Global weather patterns are recreated in the spinning skirts of Whirling Dervishes, scientists have discovered.
A force that links the Earth's rotation with the direction of circulating air currents is partly responsible for the hypnotic appearance of the mystic dancers, research has shown.
The Coriolis effect, well known to meteorologists, causes the deflection of objects on a rotating surface, resulting in winds circulating clockwise in the Northern Hemisphere and anti-clockwise in the Southern Hemisphere.
It also produces mesmerising patterns of sharp peaks and gentle troughs that appear on the flowing surfaces of Dervishes' cone-shaped skirts, a computer modelling study has shown.
By entering the right set of Coriolis equations, scientists were able to reproduce shapes strikingly similar to those seen in the whirling skirts.
The Whirling Dervish dance, a popular tourist attraction in Turkey, has been performed for more than 700 years by the Sufi, an Islamic mystic order.

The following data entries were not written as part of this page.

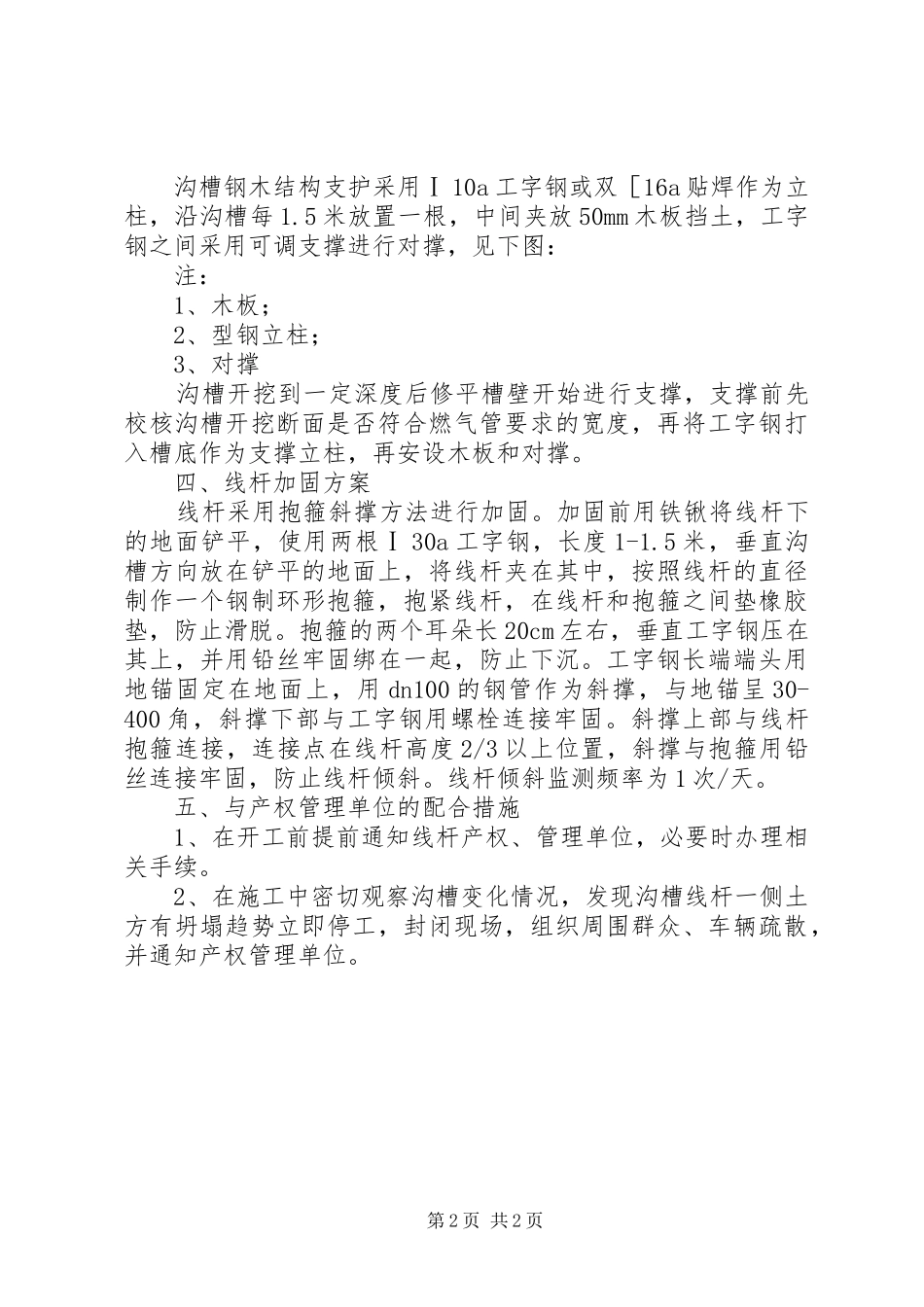 高压电线杆保护专项实施方案 _第2页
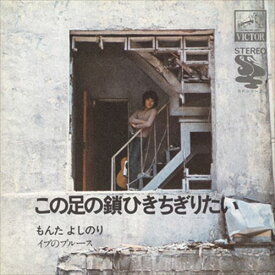 【おまけCL付】新品 この足の鎖ひきちぎりたい / もんたよしのり(CD-R) VODL-40697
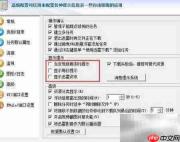 迅雷5.8为何不升级至7
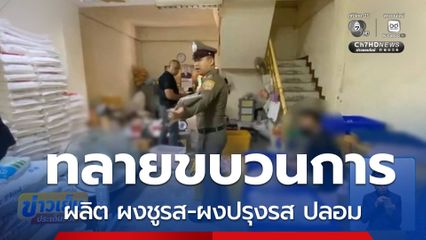 ทลายขบวนการผลิต ผงชูรส-ผงปรุงรส ปลอม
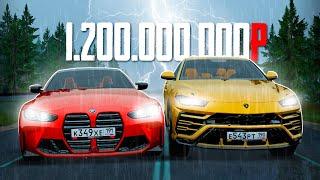 ВЫИГРАЛ 1.200.000.000₽ на РАДМИР РП в GTA CRMP в ГОНКЕ с ЮТУБЕРОМ!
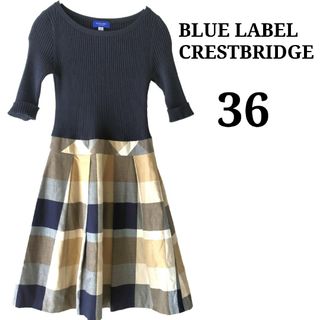 BLUE LABEL CRESTBRIDGE - 美品✨ブルーレーベルクレストブリッジ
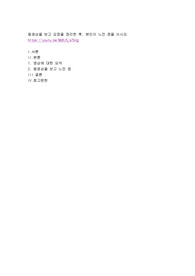 미세먼지, 동영상을 보고 요점을 정리한 후, 본인이 느낀 점을 쓰시오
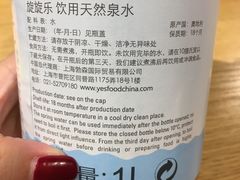 -Olé精品超市(苏州中心店)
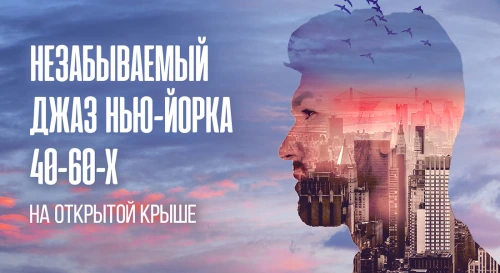 Постер Незабываемый джаз Нью-Йорка 40-60-х на открытой панорамной крыше: романтика с видом на Сити Постер Незабываемый джаз Нью-Йорка 40-60-х на открытой панорамной крыше: романтика с видом на Сити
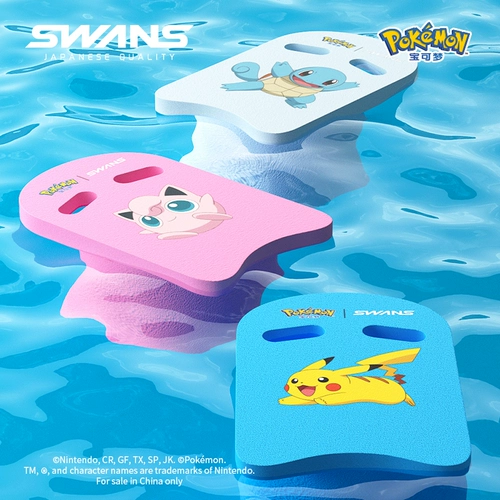 Лебедей покемон плавание плавающей тарелки Пикачу/Фат Дин/Дженни Черепаха Детская доска плавающая доска оборудование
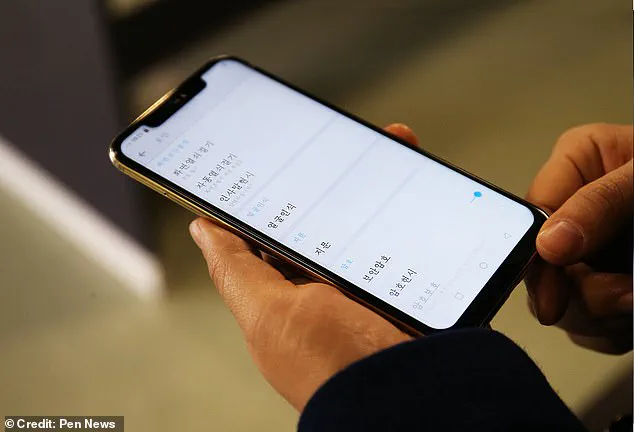 Breaking: North Korea's Surveillance Secret Exposed via Smuggled Phone in BBC Report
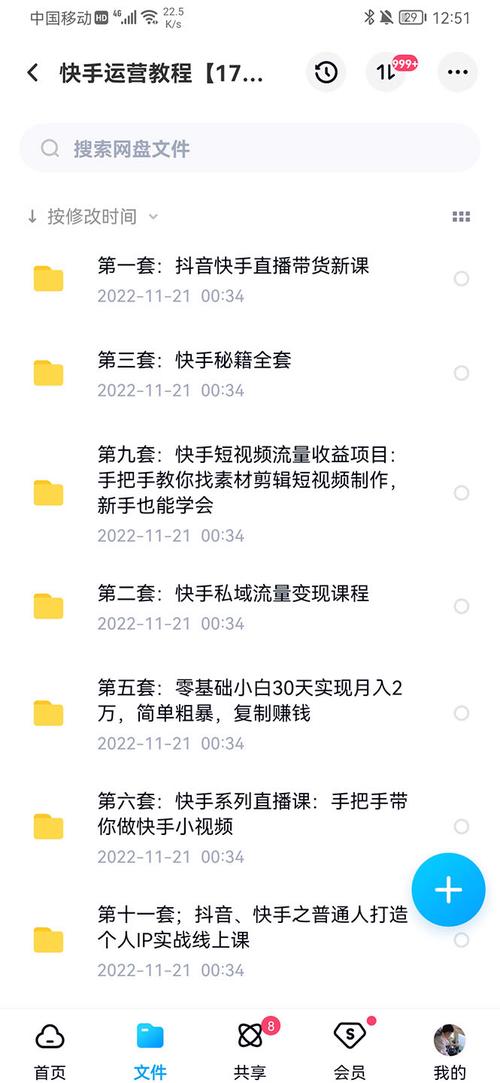快手粉丝平台自助-轻松搞定涨粉难题，开启流量新时代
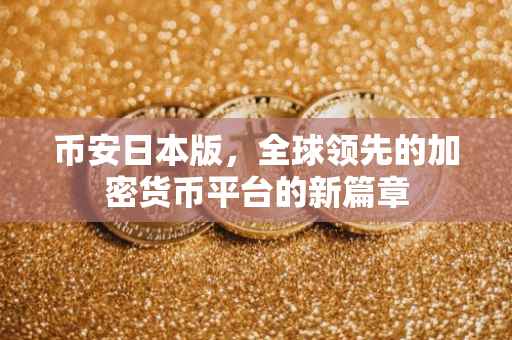 币安日本版，全球领先的加密货币平台的新篇章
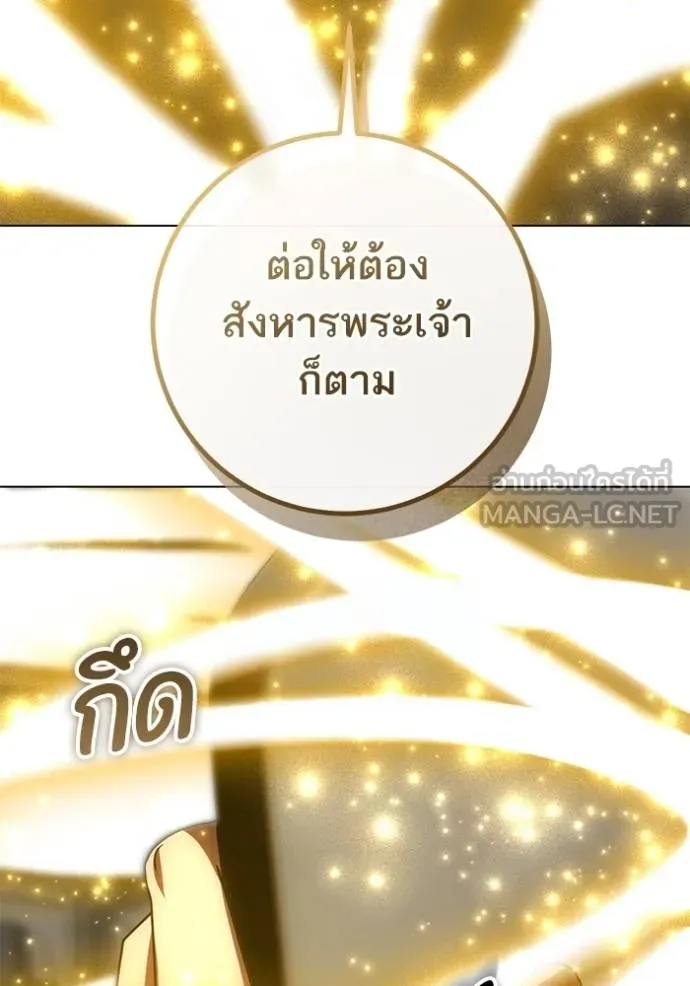 ทางหลุดพ้นของ ตอนที่ 84 รูปที่ 36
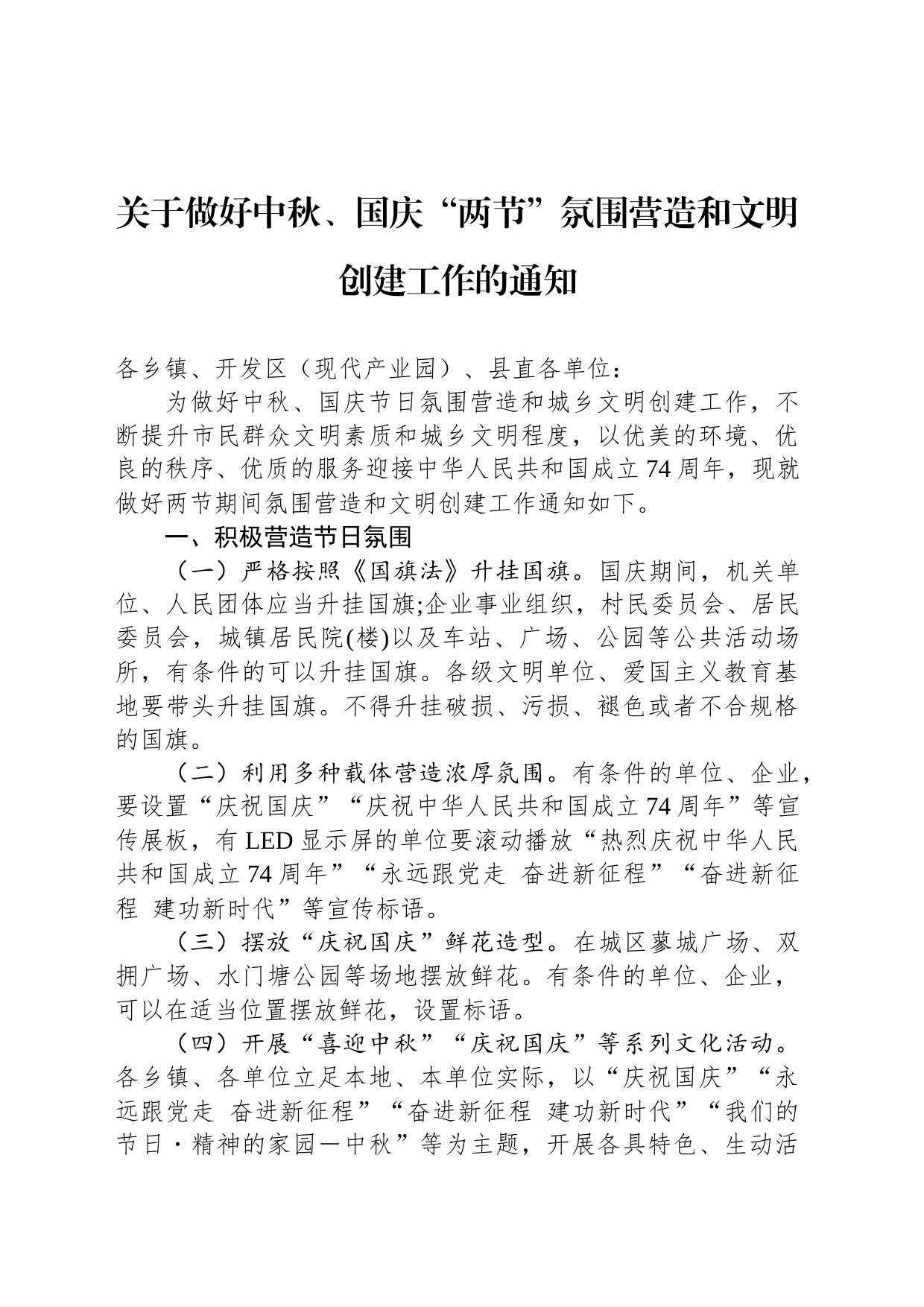 关于做好中秋、国庆“两节”氛围营造和文明创建工作的通知(20230906)_第1页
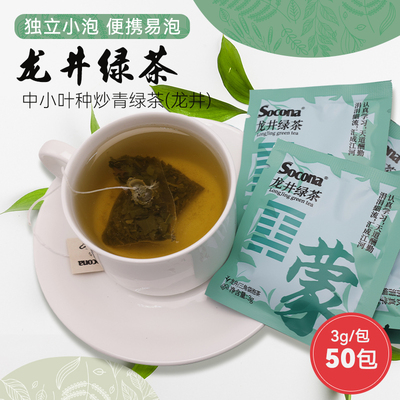 SOCONA红茶袋泡茶独立三角茶包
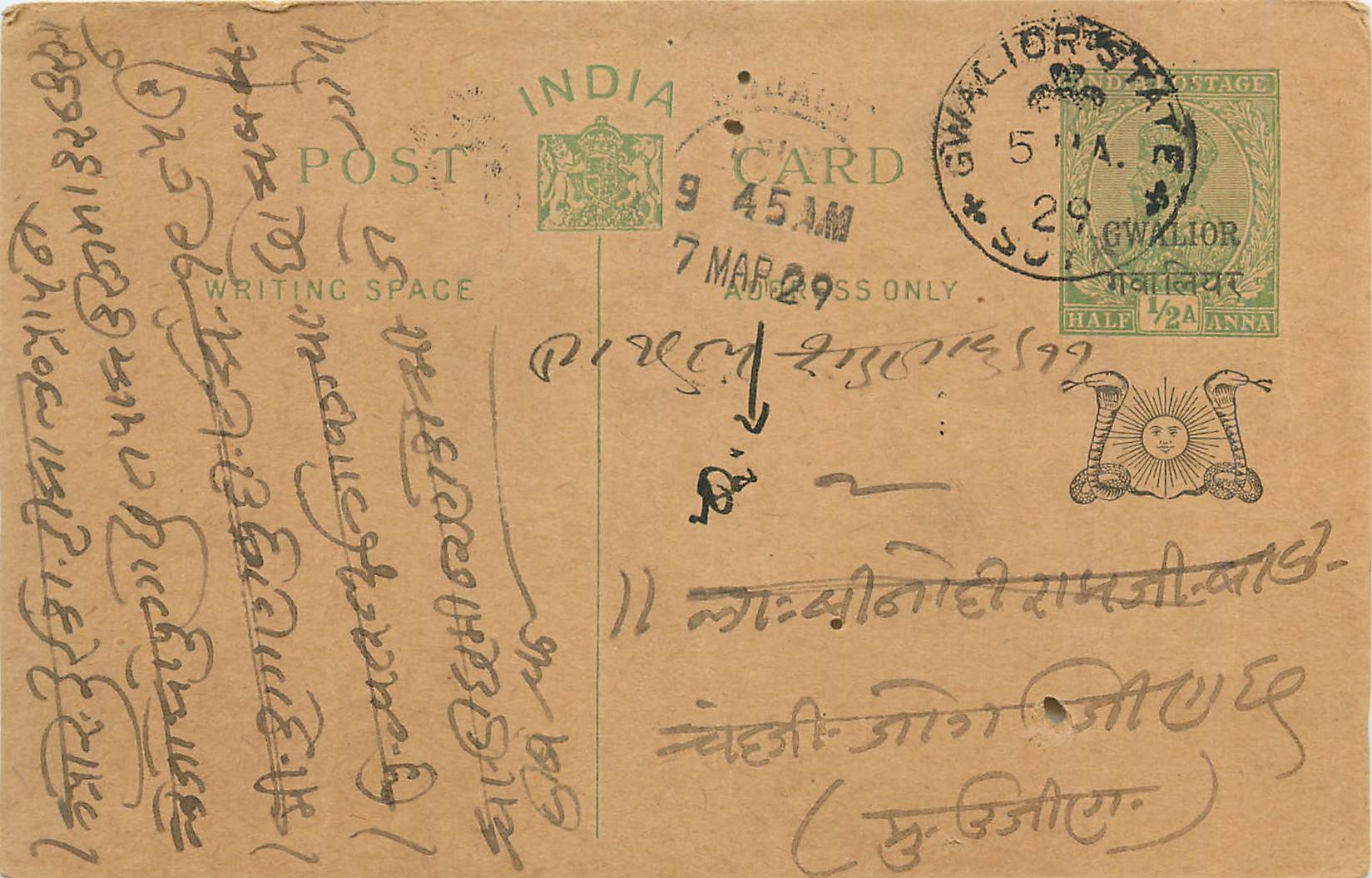 Entier Postal Postal Stationary Inde India Gwalior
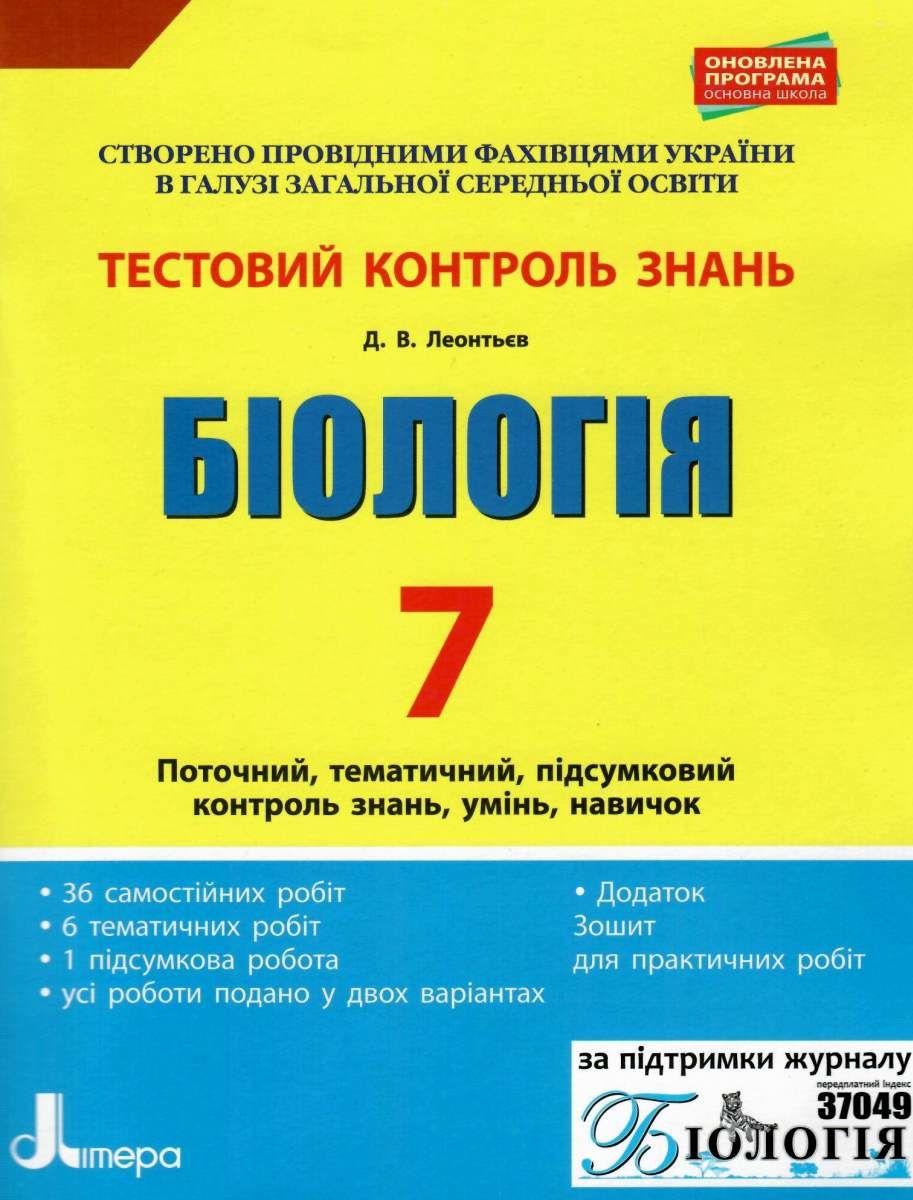 Тестовий контроль знань Біологія 7 клас Оновлена програма Авт: Леонтьєв Д.В. Вид-во: Літера - фото 1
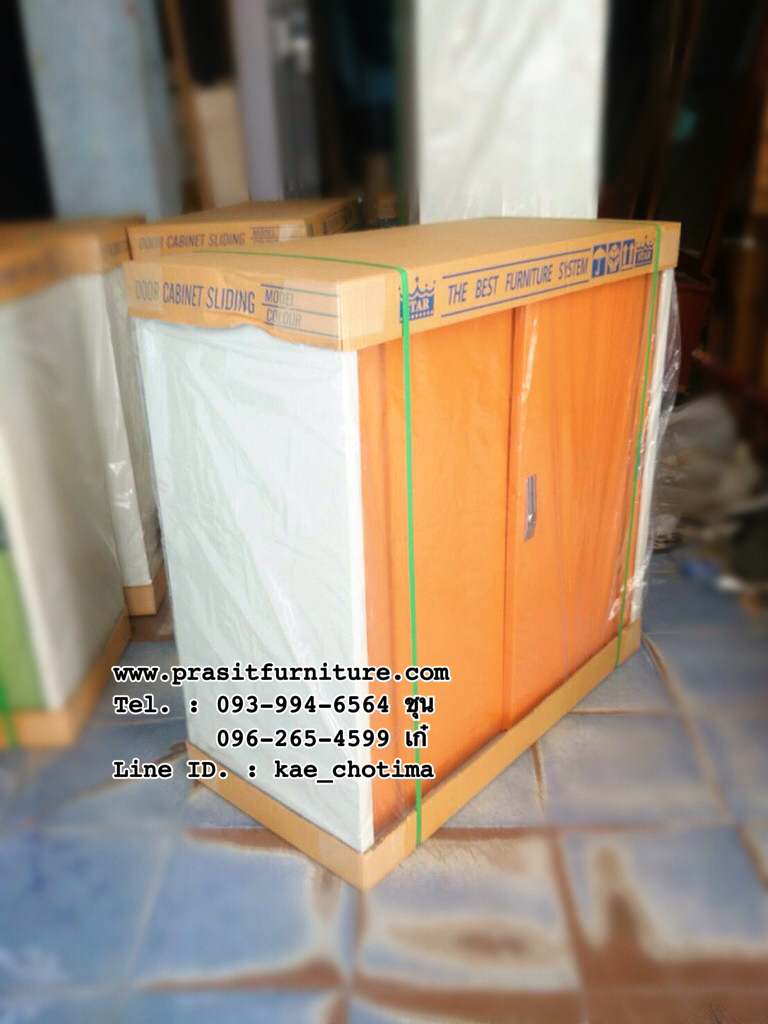 ตู้เอกสารเหล็กบานเลื่อนทึบ ขนาด 3 ฟุต รุ่น DO-13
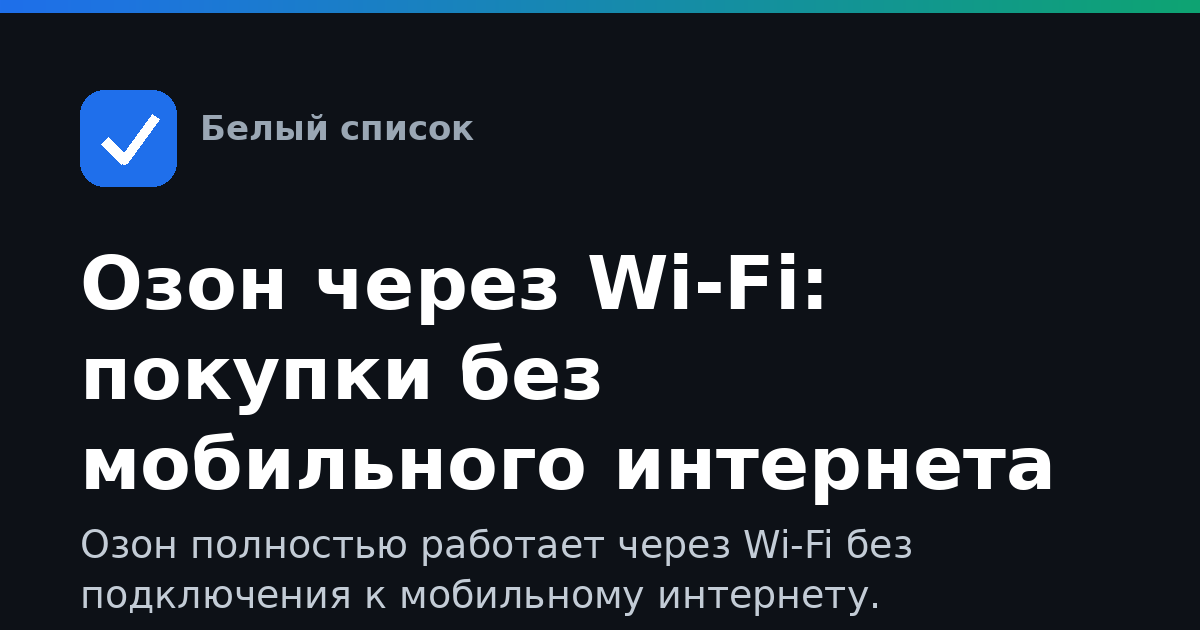 Озон через Wi-Fi: покупки без мобильного интернета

A form of moving meditation, the act of spinning on the spot is said to bring the Dervishes into a state of bliss.
Study author Dr James Hanna, from Virginia Polytechnic Institute in the US, said: "The dancers don't do much but spin around at a fixed speed, but their skirts show these very striking, long-lived patterns with sharp cusp-like features which seem rather counter-intuitive.
"The flow of a sheet of material is much more restrictive than the flow of the atmosphere, but nonetheless it results in Coriolis forces. What we found was that this flow, and the associated Coriolis forces, plays a crucial role in forming the dervish-like patterns."